INFOBOX: It takes 6 steps to mine an investment opportunity.
As regards to the methods, there were several crucial details in finding the most promising combination of algorithms that would serve investors in the pre-selection step of finding investment opportunities: the idea of non-personalization and the idea of indirectly associated companies.
With a wealth of information oxygenating market activities, the number of approaches is rising and the majority of the proposed solutions are personalized. This particular data mining approach however took the road less travelled – the non-personalized approach.
Knowing how important it is not to leave any trace of choices for investing, as this would be downright brainpicking, Ontotext aimed to develop a method that was non-personalized, data-driven and unsupervised. Another reason for the lack of personalization was the fact that a personalized method would have made the calculations too complex. Here, the aim was to just model the behaviour of what any investor (or analyst) would do: search for companies by given criteria, trying to find his or her way towards the best investment opportunities.
One of the distinctive features in this automation of investment opportunities searches is the idea of investigating direct and indirect associations of company investments.
Direct association, also called frequent patterns, represents different sets of companies that appear together in the investment portfolios of multiple companies. Indirectly associated companies are again connected, but in the way Nike and Reebok are. Unlike typical association rules, indirect association patterns are characterized by the two items participating in a relationship, along with all other items mediating the interaction (This is explained in detail in Indirect Association: Mining Higher Order Dependencies in Data). For example, Nike and Reebok are indirectly associated as customers seldom buy them together. They tend to be bought separately and hence they are competitors. In a similar way, when searching for investment alternatives, this rule was applied so to empower an algorithmic narrowing down of investment choices.
Having evaluated results for 10 –fold cross-validation with training set size with the above-described methods, 66% show:
For example, one of the companies for which alternatives were sought, the calculated top 5 investment alternatives were startup companies with the same location, comparable rank, similar number of employees and investors and funding, but from different industries – software, electronics, finance, technologies, merchandise.

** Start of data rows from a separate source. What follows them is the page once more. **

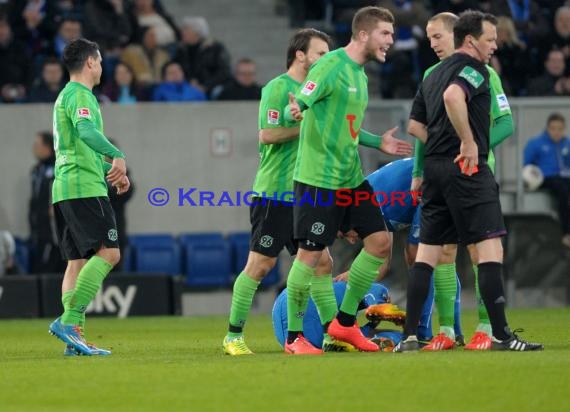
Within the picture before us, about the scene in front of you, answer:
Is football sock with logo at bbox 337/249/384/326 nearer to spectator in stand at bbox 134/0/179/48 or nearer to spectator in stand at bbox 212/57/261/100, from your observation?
spectator in stand at bbox 212/57/261/100

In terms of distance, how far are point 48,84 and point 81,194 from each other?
852 cm

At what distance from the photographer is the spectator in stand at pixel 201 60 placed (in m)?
19.8

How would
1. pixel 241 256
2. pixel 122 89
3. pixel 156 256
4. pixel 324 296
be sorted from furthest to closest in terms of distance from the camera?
pixel 122 89 → pixel 241 256 → pixel 156 256 → pixel 324 296

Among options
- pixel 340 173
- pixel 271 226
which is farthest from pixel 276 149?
pixel 340 173

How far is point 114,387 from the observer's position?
7.86 meters

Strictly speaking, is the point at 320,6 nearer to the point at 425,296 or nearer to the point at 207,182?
the point at 207,182

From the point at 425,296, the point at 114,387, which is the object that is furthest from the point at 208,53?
the point at 114,387

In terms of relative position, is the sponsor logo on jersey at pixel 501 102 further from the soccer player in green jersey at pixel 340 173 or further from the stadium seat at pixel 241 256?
the stadium seat at pixel 241 256

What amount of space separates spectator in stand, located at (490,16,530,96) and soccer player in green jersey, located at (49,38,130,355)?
415 inches

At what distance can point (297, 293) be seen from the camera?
32.3 feet

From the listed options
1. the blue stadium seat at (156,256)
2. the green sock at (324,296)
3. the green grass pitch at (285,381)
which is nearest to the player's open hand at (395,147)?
the green sock at (324,296)

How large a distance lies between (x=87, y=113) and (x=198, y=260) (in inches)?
331

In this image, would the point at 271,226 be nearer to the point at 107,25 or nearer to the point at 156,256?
the point at 156,256

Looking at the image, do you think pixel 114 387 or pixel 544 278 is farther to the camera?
pixel 544 278
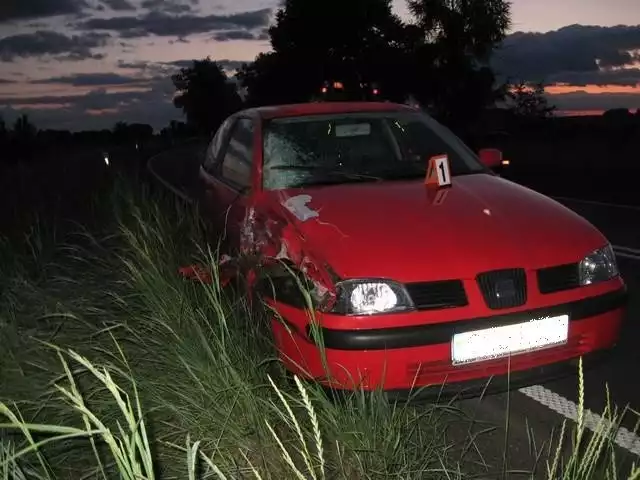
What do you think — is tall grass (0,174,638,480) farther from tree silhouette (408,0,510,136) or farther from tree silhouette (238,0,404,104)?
tree silhouette (238,0,404,104)

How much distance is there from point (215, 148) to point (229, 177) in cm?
101

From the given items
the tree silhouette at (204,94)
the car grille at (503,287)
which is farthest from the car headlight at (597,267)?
the tree silhouette at (204,94)

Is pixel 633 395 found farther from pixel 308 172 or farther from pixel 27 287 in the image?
pixel 27 287

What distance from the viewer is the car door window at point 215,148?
20.0 feet

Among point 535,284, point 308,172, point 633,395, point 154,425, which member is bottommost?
point 633,395

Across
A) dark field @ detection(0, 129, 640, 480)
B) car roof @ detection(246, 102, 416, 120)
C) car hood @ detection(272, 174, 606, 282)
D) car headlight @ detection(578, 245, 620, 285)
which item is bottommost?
dark field @ detection(0, 129, 640, 480)

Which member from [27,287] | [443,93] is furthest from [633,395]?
[443,93]

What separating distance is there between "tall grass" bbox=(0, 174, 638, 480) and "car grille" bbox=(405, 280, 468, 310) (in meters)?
0.43

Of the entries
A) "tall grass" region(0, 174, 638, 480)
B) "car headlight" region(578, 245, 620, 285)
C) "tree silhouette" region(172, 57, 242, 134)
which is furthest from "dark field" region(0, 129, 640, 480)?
"tree silhouette" region(172, 57, 242, 134)

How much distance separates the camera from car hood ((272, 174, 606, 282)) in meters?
3.40

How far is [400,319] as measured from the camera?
10.8ft

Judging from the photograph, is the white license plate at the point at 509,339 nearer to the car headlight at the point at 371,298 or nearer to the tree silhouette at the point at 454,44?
the car headlight at the point at 371,298

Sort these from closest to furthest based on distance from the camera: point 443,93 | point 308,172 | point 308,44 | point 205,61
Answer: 1. point 308,172
2. point 443,93
3. point 308,44
4. point 205,61

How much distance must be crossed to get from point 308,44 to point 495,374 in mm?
45749
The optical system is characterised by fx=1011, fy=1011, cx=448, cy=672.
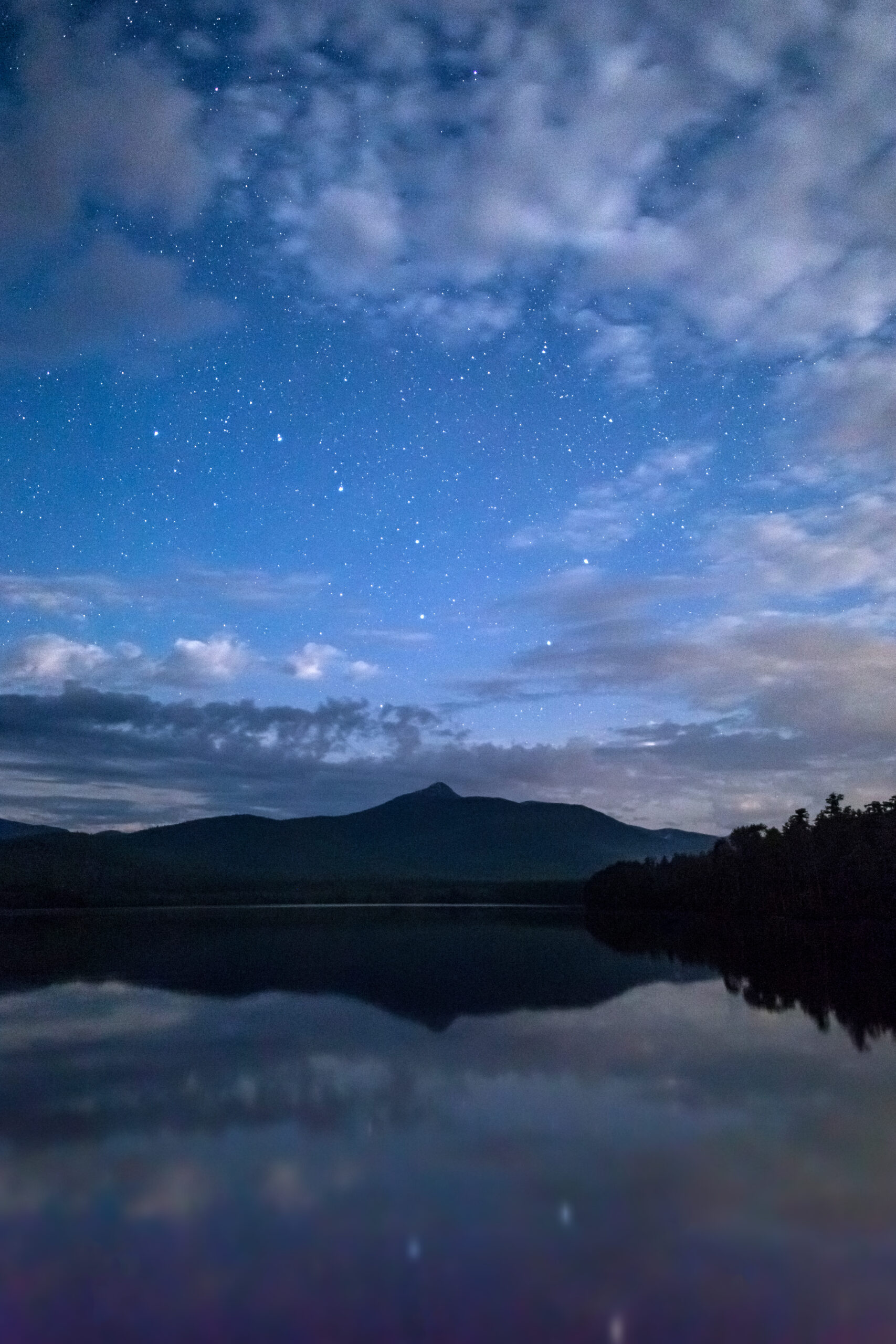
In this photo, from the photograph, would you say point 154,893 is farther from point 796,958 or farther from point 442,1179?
point 442,1179

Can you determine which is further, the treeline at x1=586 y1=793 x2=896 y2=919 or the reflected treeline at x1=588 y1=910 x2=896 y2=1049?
the treeline at x1=586 y1=793 x2=896 y2=919

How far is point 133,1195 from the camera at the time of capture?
12516mm

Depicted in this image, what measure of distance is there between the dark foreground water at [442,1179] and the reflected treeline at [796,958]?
11.5 feet

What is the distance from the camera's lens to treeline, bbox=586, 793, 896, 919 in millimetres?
63406

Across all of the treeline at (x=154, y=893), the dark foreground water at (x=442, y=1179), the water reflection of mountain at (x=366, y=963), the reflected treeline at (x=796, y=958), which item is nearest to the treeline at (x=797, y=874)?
the reflected treeline at (x=796, y=958)

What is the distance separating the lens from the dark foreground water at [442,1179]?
946 centimetres

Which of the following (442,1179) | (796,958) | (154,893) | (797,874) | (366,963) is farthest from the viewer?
(154,893)

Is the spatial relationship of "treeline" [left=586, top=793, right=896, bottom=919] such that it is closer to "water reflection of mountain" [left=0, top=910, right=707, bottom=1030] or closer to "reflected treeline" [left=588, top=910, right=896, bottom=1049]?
"reflected treeline" [left=588, top=910, right=896, bottom=1049]

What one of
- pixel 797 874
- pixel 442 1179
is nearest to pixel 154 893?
pixel 797 874

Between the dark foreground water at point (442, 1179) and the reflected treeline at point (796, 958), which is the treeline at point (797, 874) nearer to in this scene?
the reflected treeline at point (796, 958)

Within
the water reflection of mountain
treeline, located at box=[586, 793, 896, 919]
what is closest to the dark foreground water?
the water reflection of mountain

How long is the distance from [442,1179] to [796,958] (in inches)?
1577

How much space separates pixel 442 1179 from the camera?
43.3ft

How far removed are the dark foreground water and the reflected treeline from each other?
3.52 m
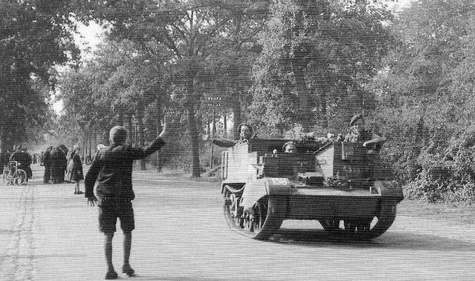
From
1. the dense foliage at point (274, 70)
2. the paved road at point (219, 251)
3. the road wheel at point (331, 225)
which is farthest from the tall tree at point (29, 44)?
the road wheel at point (331, 225)

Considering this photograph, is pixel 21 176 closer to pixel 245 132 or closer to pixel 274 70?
pixel 274 70

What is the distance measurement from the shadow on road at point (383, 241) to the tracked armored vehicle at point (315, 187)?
30 cm

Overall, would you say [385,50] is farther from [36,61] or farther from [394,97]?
[36,61]

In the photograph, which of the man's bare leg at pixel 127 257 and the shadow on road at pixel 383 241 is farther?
the shadow on road at pixel 383 241

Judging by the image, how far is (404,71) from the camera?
43.1 metres

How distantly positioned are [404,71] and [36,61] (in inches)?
840

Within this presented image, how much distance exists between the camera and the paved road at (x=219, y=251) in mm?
8352

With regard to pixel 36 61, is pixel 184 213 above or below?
below

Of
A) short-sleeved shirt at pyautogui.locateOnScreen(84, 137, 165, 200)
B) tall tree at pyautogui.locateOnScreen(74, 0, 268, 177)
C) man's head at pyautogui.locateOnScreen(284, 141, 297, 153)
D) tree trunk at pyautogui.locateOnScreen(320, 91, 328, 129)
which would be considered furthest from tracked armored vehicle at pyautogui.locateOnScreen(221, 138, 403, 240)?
tall tree at pyautogui.locateOnScreen(74, 0, 268, 177)

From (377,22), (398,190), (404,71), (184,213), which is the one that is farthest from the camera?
(404,71)

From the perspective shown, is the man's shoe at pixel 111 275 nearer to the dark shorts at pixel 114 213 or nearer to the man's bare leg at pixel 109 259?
the man's bare leg at pixel 109 259

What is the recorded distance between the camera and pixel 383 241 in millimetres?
12180

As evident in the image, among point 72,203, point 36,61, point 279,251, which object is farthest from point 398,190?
point 36,61

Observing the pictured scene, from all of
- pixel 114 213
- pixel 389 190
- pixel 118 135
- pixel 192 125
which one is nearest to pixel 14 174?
pixel 192 125
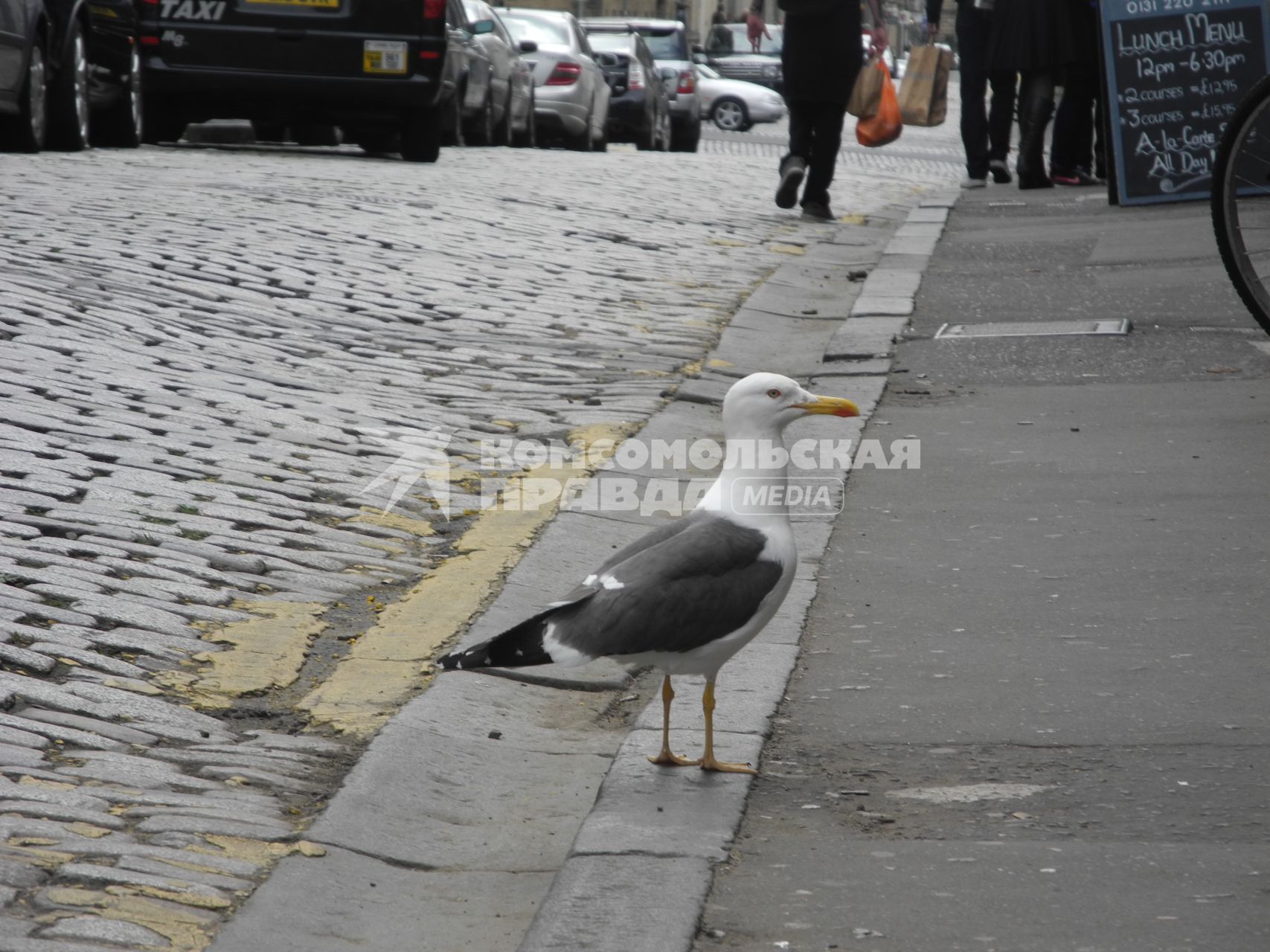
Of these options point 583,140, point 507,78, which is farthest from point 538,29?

This alone supports the main objective of the designed investment recommendation system as it is able to diversify the investment portfolio.
In her book Artificial Unintelligence, author Meredith Broussard suggests that if we understand the limits of what we can do with technology, we can make smarter choices about what we should do with it to make the world better for everyone.
Full automation of investing activities is still far from being possible, one of the many reasons being that algorithms are limited to the quantity and the quality of data they are fed and trained with. However, we, humans, could hardly compete with processing around 8 million companies unarmed. And this is where machines might be of good use for finding investment alternatives. They can help us overcome our natural limitations by leaving the legwork of searching through millions of companies to computers and the art of spotting investment opportunity to investors – where it has always belonged.